Investment banks are a dying breed
When it comes to large banking institutions that are focused on investment banking and wealth management services, there are a select few that qualify. The investment banking sector became much more consolidated as a result of the financial crisis, with giants like Merrill Lynch, Bear Stearns, and Lehman Brothers being bought for pennies on the dollar. Technically, there are no more "investment banks" since businesses like Goldman converted to "bank holding companies" because of the government bailouts.

It would stand to reason that the remaining big players would be in an excellent position to grow their market share and client lists. In addition to Goldman, other investment-focused institutions such as Morgan Stanley (MS 0.20%) and JPMorgan Chase (JPM 0.65%) have thrived in the years since the crisis, with perhaps a few missteps along the way.

JPMorgan has grown into one of the largest financial institutions in the world, with about $2.4 trillion in assets, an increase of about 60% from its pre-crisis levels. A lot of this can be attributed to the company scooping up both Washington Mutual and Bear Stearns in 2008 for pennies on the dollar.
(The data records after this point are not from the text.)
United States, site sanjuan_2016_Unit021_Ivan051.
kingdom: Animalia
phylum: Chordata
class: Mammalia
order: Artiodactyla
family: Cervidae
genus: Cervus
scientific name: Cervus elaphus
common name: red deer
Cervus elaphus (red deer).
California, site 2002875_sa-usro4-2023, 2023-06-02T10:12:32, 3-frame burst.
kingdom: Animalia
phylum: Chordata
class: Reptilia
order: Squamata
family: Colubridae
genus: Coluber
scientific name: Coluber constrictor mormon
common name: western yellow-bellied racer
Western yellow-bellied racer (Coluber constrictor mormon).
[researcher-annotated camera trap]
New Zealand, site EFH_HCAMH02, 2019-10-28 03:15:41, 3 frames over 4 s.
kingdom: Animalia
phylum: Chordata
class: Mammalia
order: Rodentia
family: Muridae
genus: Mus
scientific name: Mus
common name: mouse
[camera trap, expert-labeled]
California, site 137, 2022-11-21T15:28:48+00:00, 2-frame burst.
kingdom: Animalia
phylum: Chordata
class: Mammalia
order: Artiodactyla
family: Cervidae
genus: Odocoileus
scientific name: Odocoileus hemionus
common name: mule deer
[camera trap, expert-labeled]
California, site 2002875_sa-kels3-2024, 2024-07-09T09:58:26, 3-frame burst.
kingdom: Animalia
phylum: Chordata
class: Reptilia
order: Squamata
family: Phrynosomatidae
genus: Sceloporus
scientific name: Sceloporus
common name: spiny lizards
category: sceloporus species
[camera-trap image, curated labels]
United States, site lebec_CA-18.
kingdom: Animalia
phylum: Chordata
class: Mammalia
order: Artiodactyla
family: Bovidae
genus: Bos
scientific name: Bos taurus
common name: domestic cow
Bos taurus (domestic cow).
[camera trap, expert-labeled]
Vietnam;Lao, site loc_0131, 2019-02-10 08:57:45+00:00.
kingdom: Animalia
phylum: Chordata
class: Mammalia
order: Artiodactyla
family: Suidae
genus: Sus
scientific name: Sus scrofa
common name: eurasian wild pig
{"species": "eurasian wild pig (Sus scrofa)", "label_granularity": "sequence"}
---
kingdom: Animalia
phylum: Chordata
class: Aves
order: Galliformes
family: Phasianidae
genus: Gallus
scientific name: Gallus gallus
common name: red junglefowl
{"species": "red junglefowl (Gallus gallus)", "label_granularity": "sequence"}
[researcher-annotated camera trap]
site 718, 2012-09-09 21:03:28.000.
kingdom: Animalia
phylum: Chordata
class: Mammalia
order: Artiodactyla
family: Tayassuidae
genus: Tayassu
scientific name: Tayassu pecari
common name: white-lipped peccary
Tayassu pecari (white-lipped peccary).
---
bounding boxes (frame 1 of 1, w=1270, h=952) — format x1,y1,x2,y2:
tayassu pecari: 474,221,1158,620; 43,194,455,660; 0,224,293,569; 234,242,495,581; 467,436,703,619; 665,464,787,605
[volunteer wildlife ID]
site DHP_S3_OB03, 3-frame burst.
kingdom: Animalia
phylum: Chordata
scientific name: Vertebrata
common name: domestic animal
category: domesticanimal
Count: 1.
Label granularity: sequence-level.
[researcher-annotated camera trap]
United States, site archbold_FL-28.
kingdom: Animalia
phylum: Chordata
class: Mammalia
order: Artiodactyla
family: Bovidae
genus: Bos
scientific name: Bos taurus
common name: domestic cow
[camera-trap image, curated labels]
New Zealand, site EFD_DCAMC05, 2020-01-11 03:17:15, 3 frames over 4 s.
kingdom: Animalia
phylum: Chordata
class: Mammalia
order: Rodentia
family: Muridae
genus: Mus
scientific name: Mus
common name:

Although the headlines about JPMorgan have been dominated by its massive trading losses of last year, the company is actually doing quite well. Revenue is projected to rise this year, despite expectations of lower interest income.

Morgan Stanley is the smallest of the three by assets, and it makes most of its money from investment advisory and brokerage services. Over the past couple of years, Morgan Stanley has grown its investment services business by purchasing the remaining stake in Smith Barney from Citigroup, which it renamed Morgan Stanley Wealth Management. This move signifies that Morgan Stanley is more interested in wealth management, and shifting its focus away from high-risk trading activities that have traditionally been a larger part of its business.

Goldman Sachs: 2013
Today, Goldman is still one of the leading investment banking companies in the world, with just under $1 trillion in assets under management. The company offers financial advisory and underwriting services to corporations, investment management for both companies and individuals, as well as market-making services for a variety of products. The company also derives a substantial amount of its profits (17%) from its own proprietary investing and trading activities. 

Since the time of the crisis, the company has done pretty well. Total assets are up almost 11% since 2009, and after a few years of decline, revenue is on the rise again. Goldman's revenues increased 19% year over year in 2012, and they are forecasted to grow this year and next. Also, since the crisis, Goldman has raised its dividend by 43% from $1.40 to $2.00 annually.

A buying opportunity created by the government's recklessness?
In the two weeks leading up to the government shut-down, and in the few days since, Goldman's share price has steadily fallen from its highs and is now down by about 8% since mid-September. The government's shenanigans may have given us a buying opportunity in this financial heavyweight.

Most companies comparable to Goldman are trading for between 1.2 to 1.3 times tangible book value, whereas Goldman trades for just 1.1 times tangible book value per share. Discounts in companies like Goldman are somewhat rare, so they tend to correct themselves before too long -- take advantage.